> Série de consignes
• 1. Dans le texte sur les Mazurkas, relevez toutes les qualités attribuées à la première mazurka de l'opus 59, en la mineur.
• 2. Prolongez le texte sur les Mazurkas à partir de sa dernière phrase.

━━ Texte extrait

Des Mazurkas, qui suivent pas à pas toute la carrière – pour ne pas dire toute la vie – du compositeur, il a sélectionné deux opus. Dans l’opus 59, la première en la mineur bénéficie d'un bel ambitus de nuances, d'une mobilité du temps assez intéressante, d'un beau travail de couleur, et d'une utilisation parcimonieuse de la pédale. Tout se passe plutôt bien, mais les choses vont vite se gâter. La deuxième, pour être servie d'une sonorité d'un indéniable raffinement, est parasitée derubati excessifs qui en brisent la dynamique. La dernière offre des pianissimos très soignés, mais dans un son toujours affreusement gras qui nuit à l'intelligibilité de l'ensemble.

━━━━
━━ Documents fournis

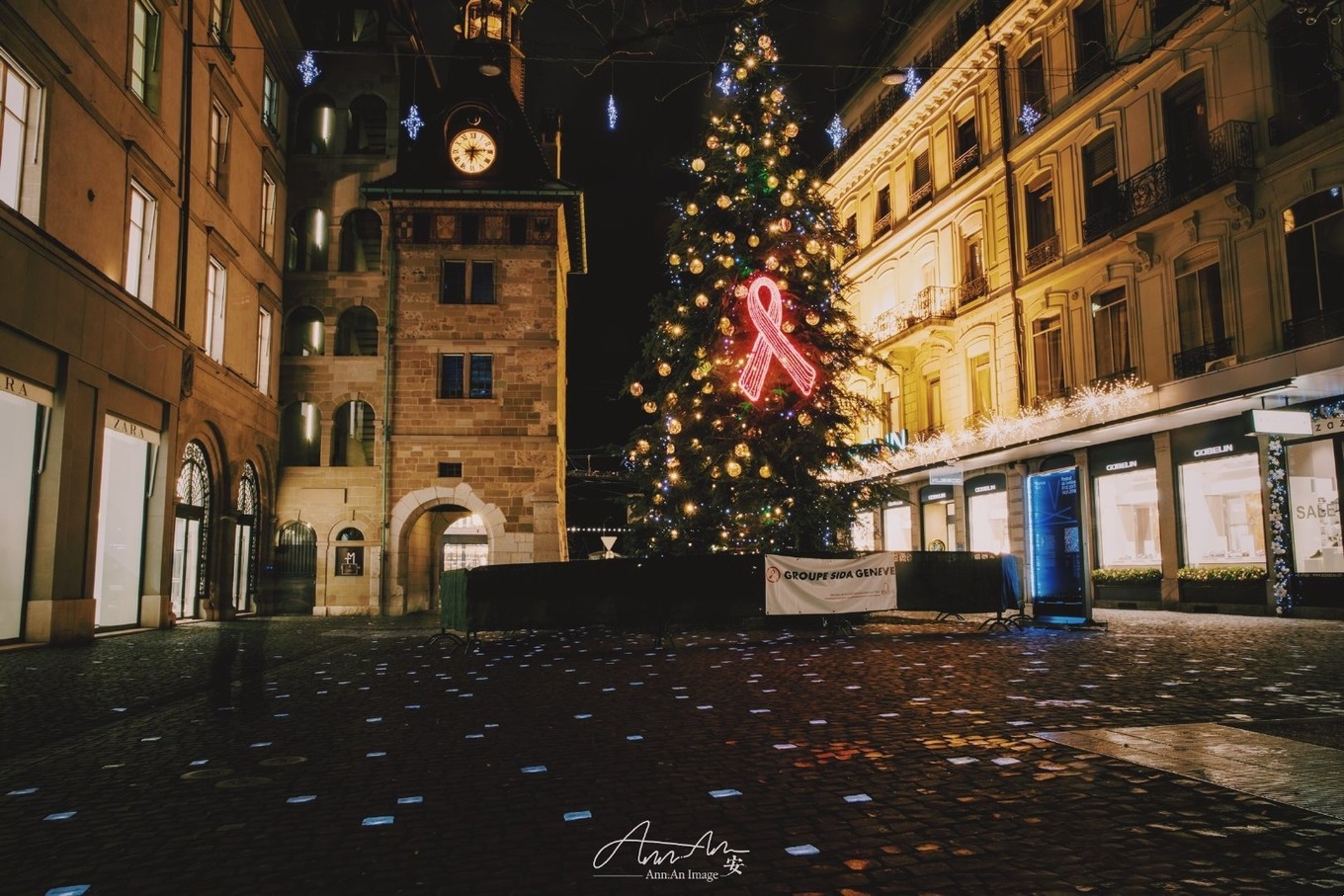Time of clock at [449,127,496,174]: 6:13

━━━━
━━ Documents fournis

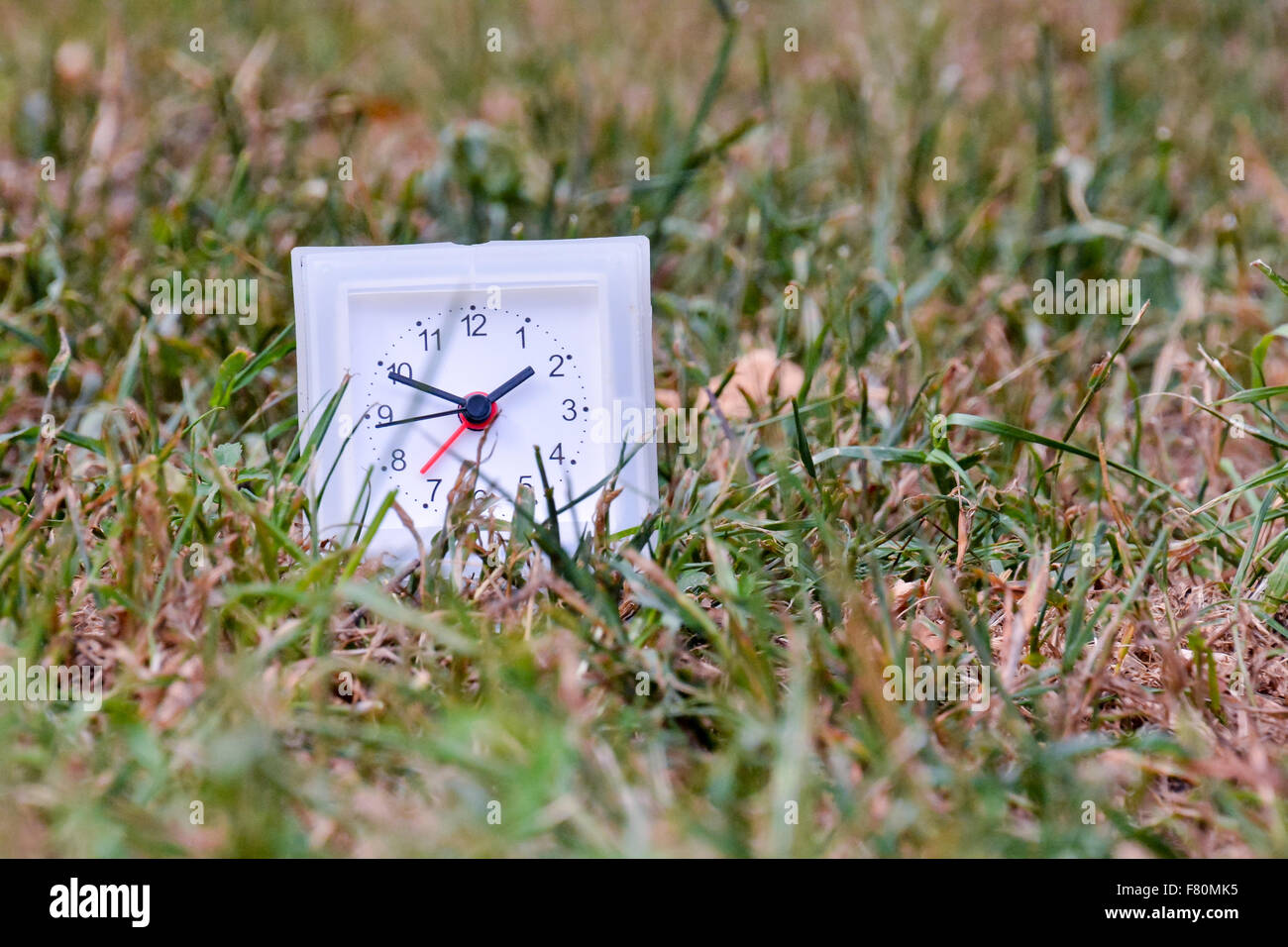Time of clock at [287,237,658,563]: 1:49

━━━━
━━ Documents fournis

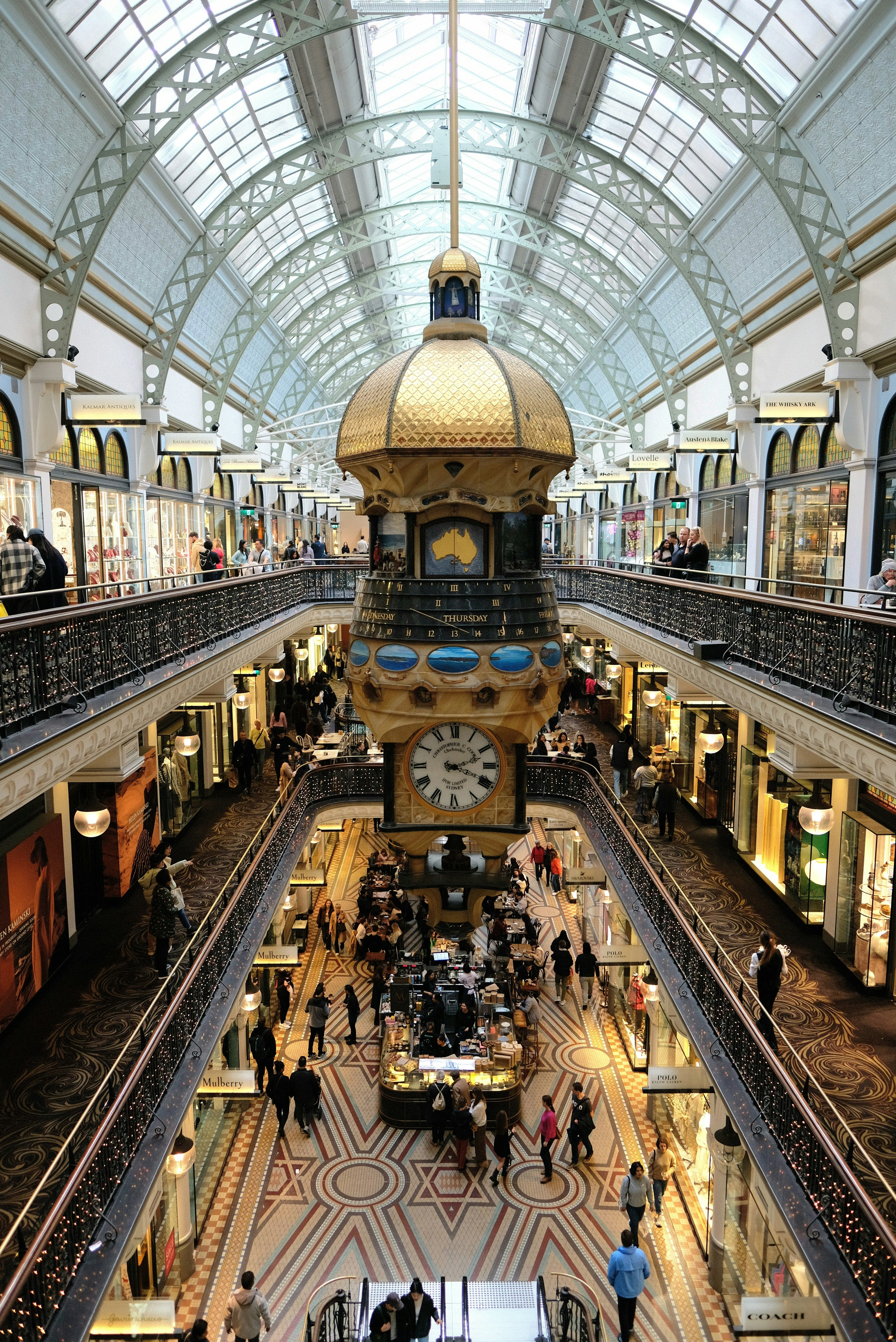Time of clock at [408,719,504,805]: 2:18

━━━━

> Réponses dans l'ordre
• 1.
- un bel ambitus de nuances
- une mobilité du temps assez intéressante
- un beau travail de couleur
- une utilisation parcimonieuse de la pédale

• 2.
De même ne comprend-on plus grand’chose à la Mazurka Op.63 n°1: le pied trop systématiquement appuyé sur la pédale noie chaque phrase, et le pianiste aura sans doute confondu, dans la réalisation de certains contrastes, violence avec brutalité. La deuxième est jouée avec une lenteur soporifique, ou la mélancolie n'en finit plus d'être mélancolie. Alors que la dernière (en ut dièse mineur) est merveilleusement articulée, dosée, dans une exquise délicatesse.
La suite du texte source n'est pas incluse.